Please convert the items below into a Markdown table with two columns, Row and Line, putting each non-blank line in its own row with its row number.

◇ ◇ ◇ ◇ ◇

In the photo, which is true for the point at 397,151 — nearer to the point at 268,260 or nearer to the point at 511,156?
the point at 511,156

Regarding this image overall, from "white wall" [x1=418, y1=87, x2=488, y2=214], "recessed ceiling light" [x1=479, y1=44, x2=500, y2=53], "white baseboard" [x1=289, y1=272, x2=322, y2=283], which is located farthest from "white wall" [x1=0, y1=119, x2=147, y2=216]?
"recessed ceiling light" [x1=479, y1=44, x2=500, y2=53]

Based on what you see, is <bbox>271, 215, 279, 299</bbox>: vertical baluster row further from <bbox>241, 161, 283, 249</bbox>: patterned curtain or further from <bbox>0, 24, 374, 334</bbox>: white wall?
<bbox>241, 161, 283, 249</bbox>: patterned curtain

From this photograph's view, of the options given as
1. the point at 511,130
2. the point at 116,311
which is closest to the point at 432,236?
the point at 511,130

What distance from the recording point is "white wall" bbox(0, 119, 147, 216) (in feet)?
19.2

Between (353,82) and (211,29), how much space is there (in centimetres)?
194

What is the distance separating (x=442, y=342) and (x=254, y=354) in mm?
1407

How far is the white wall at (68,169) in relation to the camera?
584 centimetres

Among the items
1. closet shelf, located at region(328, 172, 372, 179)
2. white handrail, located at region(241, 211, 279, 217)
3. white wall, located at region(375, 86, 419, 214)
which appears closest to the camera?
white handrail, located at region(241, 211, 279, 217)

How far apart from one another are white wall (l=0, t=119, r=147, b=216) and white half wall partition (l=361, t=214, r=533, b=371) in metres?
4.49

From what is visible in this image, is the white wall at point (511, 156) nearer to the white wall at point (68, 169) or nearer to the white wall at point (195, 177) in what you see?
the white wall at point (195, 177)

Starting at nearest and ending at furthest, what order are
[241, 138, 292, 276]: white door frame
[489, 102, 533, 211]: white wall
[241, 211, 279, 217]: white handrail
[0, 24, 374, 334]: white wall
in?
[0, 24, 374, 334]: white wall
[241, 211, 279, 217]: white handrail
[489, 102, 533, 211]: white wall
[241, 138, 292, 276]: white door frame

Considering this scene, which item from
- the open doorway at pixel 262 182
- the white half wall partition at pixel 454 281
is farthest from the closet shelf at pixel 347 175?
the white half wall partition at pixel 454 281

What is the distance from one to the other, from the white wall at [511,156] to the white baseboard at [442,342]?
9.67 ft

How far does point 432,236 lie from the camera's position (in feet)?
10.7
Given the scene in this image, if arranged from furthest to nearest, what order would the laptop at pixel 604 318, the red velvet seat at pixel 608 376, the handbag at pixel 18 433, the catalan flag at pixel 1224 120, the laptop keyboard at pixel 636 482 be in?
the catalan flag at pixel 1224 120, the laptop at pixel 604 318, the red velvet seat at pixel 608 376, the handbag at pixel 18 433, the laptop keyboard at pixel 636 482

◇ ◇ ◇ ◇ ◇

Output below:
| Row | Line |
|---|---|
| 1 | In the photo, which is true for the point at 397,151 — nearer to the point at 268,260 or nearer to the point at 511,156? |
| 2 | the point at 511,156 |
| 3 | Regarding this image overall, from "white wall" [x1=418, y1=87, x2=488, y2=214], "recessed ceiling light" [x1=479, y1=44, x2=500, y2=53], "white baseboard" [x1=289, y1=272, x2=322, y2=283], which is located farthest from "white wall" [x1=0, y1=119, x2=147, y2=216]? |
| 4 | "recessed ceiling light" [x1=479, y1=44, x2=500, y2=53] |
| 5 | Based on what you see, is <bbox>271, 215, 279, 299</bbox>: vertical baluster row further from <bbox>241, 161, 283, 249</bbox>: patterned curtain or further from <bbox>0, 24, 374, 334</bbox>: white wall? |
| 6 | <bbox>241, 161, 283, 249</bbox>: patterned curtain |
| 7 | From this photograph's view, of the options given as |
| 8 | 1. the point at 511,130 |
| 9 | 2. the point at 116,311 |
| 10 | which is closest to the point at 432,236? |
| 11 | the point at 511,130 |
| 12 | What distance from the recording point is "white wall" bbox(0, 119, 147, 216) (in feet)? |
| 13 | 19.2 |
| 14 | Between (353,82) and (211,29), how much space is there (in centimetres)? |
| 15 | 194 |
| 16 | What is the distance separating (x=442, y=342) and (x=254, y=354) in mm? |
| 17 | 1407 |
| 18 | How far is the white wall at (68,169) in relation to the camera? |
| 19 | 584 centimetres |
| 20 | Among the items |
| 21 | 1. closet shelf, located at region(328, 172, 372, 179) |
| 22 | 2. white handrail, located at region(241, 211, 279, 217) |
| 23 | 3. white wall, located at region(375, 86, 419, 214) |
| 24 | which appears closest to the camera? |
| 25 | white handrail, located at region(241, 211, 279, 217) |
| 26 | How far apart from one another are white wall (l=0, t=119, r=147, b=216) and white half wall partition (l=361, t=214, r=533, b=371) in metres? |
| 27 | 4.49 |
| 28 | From what is visible in this image, is the white wall at point (511, 156) nearer to the white wall at point (68, 169) or nearer to the white wall at point (195, 177) in what you see? |
| 29 | the white wall at point (195, 177) |
| 30 | Starting at nearest and ending at furthest, what order are |
| 31 | [241, 138, 292, 276]: white door frame |
| 32 | [489, 102, 533, 211]: white wall |
| 33 | [241, 211, 279, 217]: white handrail |
| 34 | [0, 24, 374, 334]: white wall |
| 35 | in? |
| 36 | [0, 24, 374, 334]: white wall |
| 37 | [241, 211, 279, 217]: white handrail |
| 38 | [489, 102, 533, 211]: white wall |
| 39 | [241, 138, 292, 276]: white door frame |
| 40 | Considering this scene, which item from |
| 41 | - the open doorway at pixel 262 182 |
| 42 | - the white half wall partition at pixel 454 281 |
| 43 | is farthest from the closet shelf at pixel 347 175? |
| 44 | the white half wall partition at pixel 454 281 |
| 45 | What is the distance from one to the other, from the white wall at [511,156] to the white baseboard at [442,342]? |
| 46 | 9.67 ft |
| 47 | How far does point 432,236 lie from the camera's position (in feet)? |
| 48 | 10.7 |
| 49 | Given the scene in this image, if arranged from furthest to nearest, what order would the laptop at pixel 604 318, the red velvet seat at pixel 608 376, the handbag at pixel 18 433, the catalan flag at pixel 1224 120, the laptop keyboard at pixel 636 482 be in? |
| 50 | the catalan flag at pixel 1224 120, the laptop at pixel 604 318, the red velvet seat at pixel 608 376, the handbag at pixel 18 433, the laptop keyboard at pixel 636 482 |